*** INPUT DATA Section Begins ***

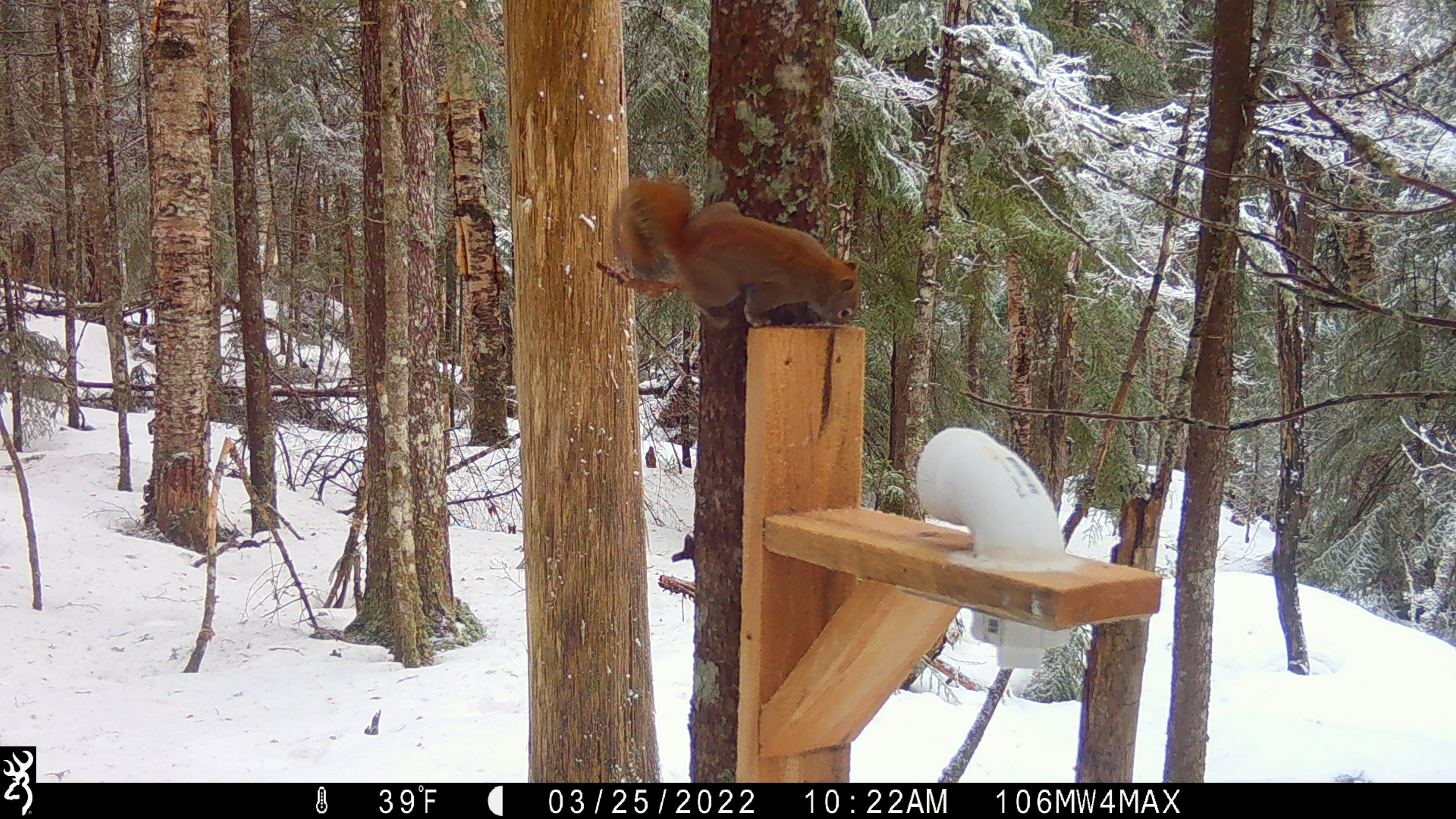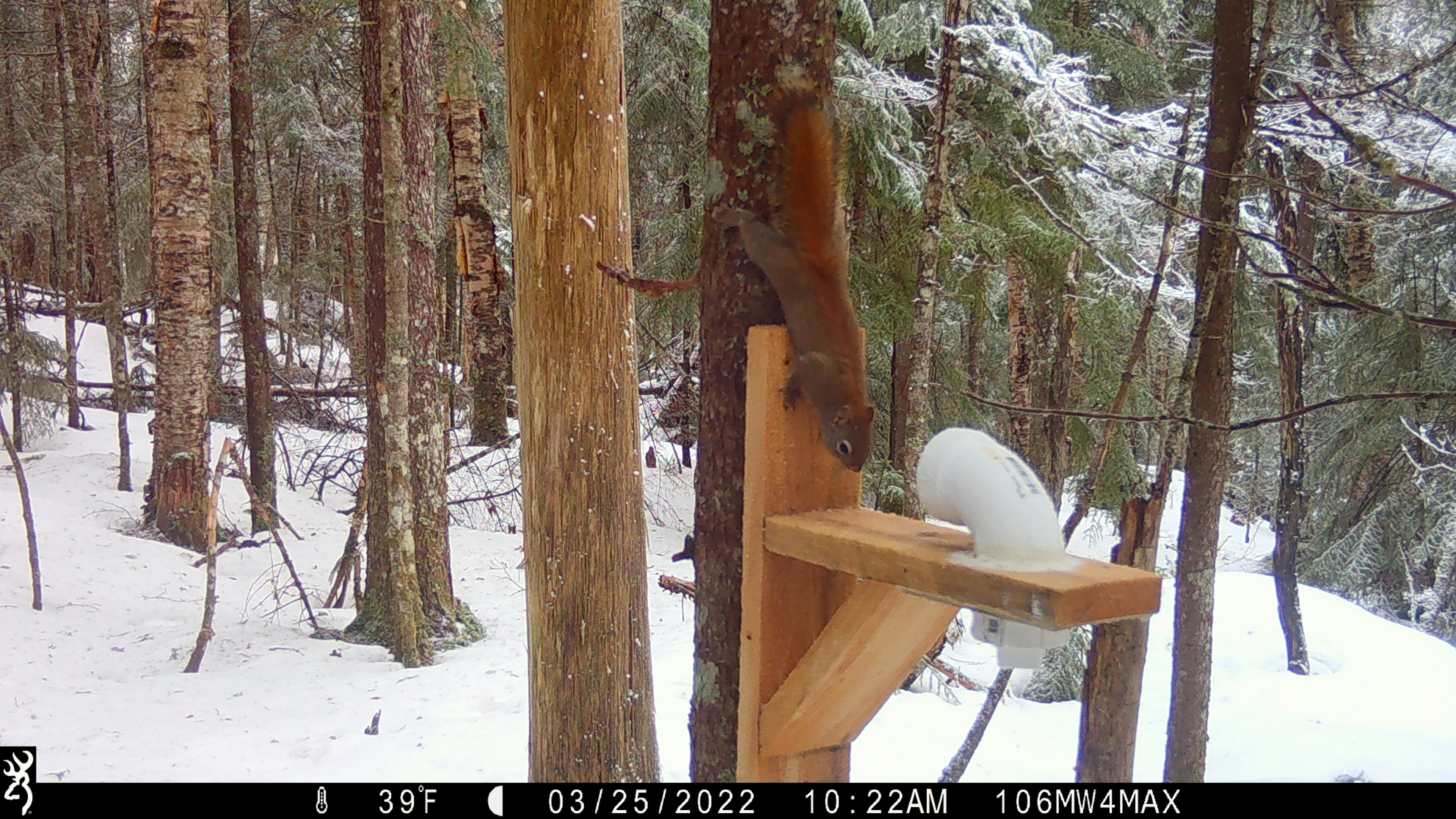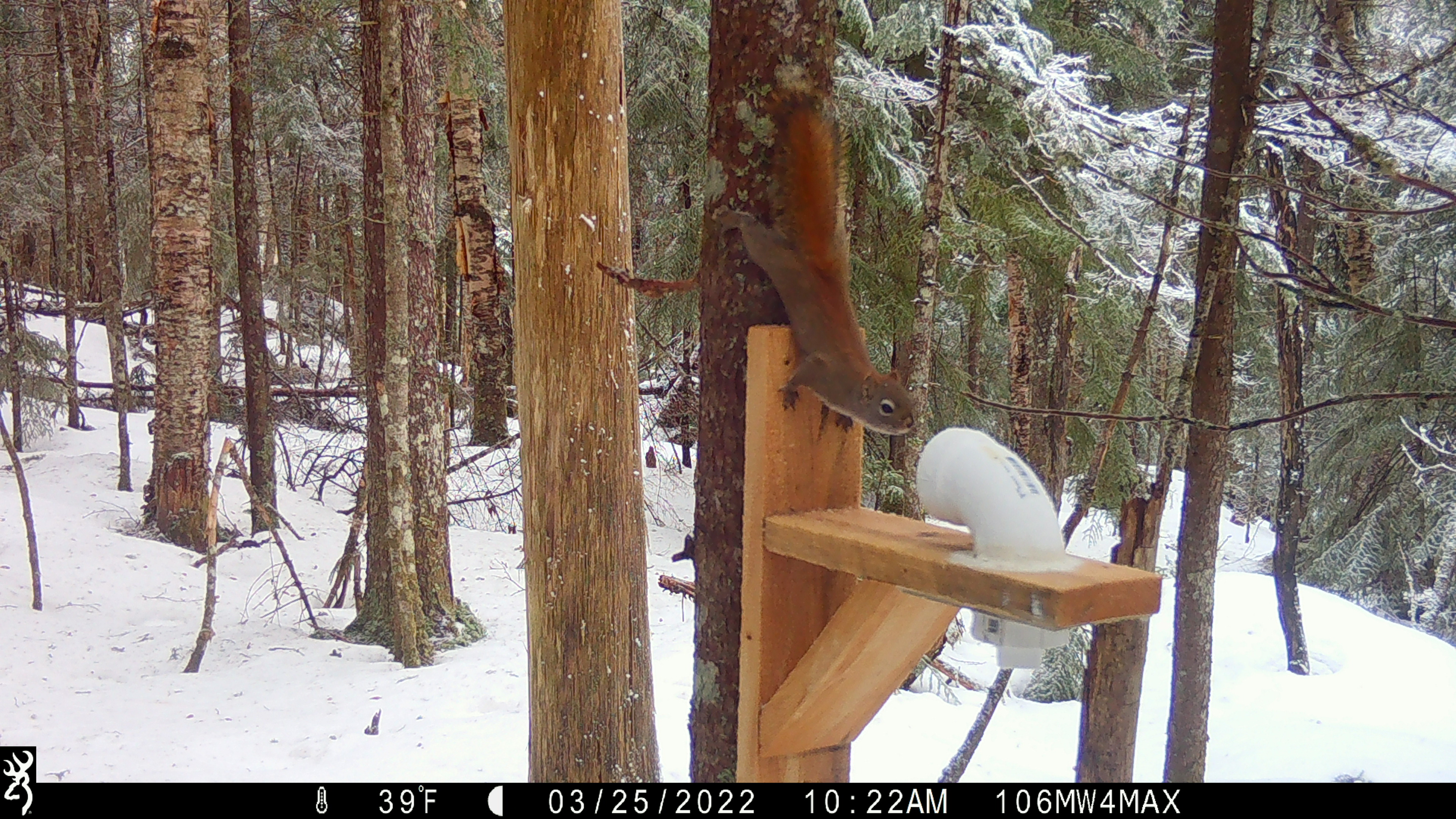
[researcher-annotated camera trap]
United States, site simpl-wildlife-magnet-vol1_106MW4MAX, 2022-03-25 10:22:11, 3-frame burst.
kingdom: Animalia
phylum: Chordata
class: Mammalia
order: Rodentia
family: Sciuridae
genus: Tamiasciurus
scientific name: Tamiasciurus hudsonicus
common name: red squirrel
Red squirrel (Tamiasciurus hudsonicus).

*** INPUT DATA Section Ends ***

### [YOUR GOAL]
Please output the entire listing above verbatim and omit its images.

### [TASK ANSWER]
[researcher-annotated camera trap]
United States, site simpl-wildlife-magnet-vol1_106MW4MAX, 2022-03-25 10:22:11, 3-frame burst.
kingdom: Animalia
phylum: Chordata
class: Mammalia
order: Rodentia
family: Sciuridae
genus: Tamiasciurus
scientific name: Tamiasciurus hudsonicus
common name: red squirrel
Red squirrel (Tamiasciurus hudsonicus).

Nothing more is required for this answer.